● **Material provided**:
-- Start --
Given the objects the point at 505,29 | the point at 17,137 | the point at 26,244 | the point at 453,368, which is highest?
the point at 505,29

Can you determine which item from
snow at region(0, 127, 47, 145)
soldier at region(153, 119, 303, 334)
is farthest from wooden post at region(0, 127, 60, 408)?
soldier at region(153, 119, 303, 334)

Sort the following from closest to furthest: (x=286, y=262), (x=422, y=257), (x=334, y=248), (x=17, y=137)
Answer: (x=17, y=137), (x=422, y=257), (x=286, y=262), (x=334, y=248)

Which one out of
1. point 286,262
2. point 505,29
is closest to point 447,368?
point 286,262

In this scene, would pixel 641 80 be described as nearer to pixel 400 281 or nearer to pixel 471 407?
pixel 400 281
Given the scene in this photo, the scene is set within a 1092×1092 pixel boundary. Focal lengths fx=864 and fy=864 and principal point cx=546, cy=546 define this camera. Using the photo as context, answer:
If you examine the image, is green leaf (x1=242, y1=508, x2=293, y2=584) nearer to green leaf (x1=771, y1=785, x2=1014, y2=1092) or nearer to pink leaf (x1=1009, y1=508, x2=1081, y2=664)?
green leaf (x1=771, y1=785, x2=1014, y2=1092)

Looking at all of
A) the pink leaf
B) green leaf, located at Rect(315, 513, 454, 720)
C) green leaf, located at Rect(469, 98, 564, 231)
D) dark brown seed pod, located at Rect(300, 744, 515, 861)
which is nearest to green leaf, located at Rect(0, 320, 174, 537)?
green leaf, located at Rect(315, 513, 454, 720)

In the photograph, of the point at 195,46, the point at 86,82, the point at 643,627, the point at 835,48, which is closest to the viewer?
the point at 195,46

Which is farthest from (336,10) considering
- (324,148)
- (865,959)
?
-- End --
● **Stated problem**: Switch "furthest" to "farthest" in everything from the line containing "Sort the following" down to the line containing "y=262), (x=334, y=248)". Give back only those lines, with nothing else changed.

● **Finished answer**:
Sort the following from closest to farthest: (x=286, y=262), (x=422, y=257), (x=334, y=248), (x=17, y=137)
Answer: (x=17, y=137), (x=422, y=257), (x=286, y=262), (x=334, y=248)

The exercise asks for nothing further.